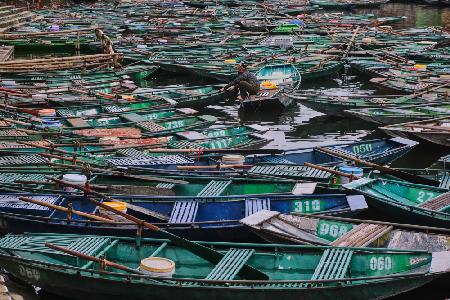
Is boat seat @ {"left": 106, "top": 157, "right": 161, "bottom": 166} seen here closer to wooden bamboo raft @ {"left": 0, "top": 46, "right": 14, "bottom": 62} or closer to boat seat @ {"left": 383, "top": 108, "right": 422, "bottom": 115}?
boat seat @ {"left": 383, "top": 108, "right": 422, "bottom": 115}

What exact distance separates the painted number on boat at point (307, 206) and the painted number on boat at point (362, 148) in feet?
12.4

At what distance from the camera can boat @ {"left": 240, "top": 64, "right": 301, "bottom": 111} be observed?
827 inches

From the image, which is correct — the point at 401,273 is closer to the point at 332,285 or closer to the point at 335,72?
the point at 332,285

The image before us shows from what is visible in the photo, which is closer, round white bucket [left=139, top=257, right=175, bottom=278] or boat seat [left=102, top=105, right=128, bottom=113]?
round white bucket [left=139, top=257, right=175, bottom=278]

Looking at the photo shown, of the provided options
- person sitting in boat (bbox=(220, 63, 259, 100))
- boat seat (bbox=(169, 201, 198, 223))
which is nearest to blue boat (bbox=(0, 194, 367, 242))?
boat seat (bbox=(169, 201, 198, 223))

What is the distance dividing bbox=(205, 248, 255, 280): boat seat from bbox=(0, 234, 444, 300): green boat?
0.04 ft

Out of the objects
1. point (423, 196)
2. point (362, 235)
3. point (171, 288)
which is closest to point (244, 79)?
point (423, 196)

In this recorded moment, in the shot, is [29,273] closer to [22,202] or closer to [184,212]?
[22,202]

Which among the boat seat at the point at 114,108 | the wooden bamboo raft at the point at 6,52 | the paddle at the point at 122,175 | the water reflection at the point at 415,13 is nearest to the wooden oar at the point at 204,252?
the paddle at the point at 122,175

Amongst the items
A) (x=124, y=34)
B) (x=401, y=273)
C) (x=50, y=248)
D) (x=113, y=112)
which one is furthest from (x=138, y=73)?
(x=401, y=273)

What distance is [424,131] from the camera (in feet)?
53.8

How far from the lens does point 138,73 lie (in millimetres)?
25344

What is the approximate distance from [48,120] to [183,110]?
3605mm

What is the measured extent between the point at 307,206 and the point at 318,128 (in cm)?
942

• _Task goal_: Write out again, word for word, the stretch from the line containing "What is the measured" through the end of the data above.

• _Correct result_:
What is the measured extent between the point at 307,206 and the point at 318,128 (in cm)?
942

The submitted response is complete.